Search the records below for "kingdom: Animalia". Return that line and all remaining lines exactly.
*** Opening of Source material ***
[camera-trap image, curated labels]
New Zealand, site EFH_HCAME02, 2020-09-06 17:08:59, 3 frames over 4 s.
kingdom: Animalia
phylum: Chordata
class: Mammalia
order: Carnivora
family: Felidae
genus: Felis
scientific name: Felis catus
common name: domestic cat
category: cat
*** Close of Source material ***
◆ Result:
kingdom: Animalia
phylum: Chordata
class: Mammalia
order: Carnivora
family: Felidae
genus: Felis
scientific name: Felis catus
common name: domestic cat
category: cat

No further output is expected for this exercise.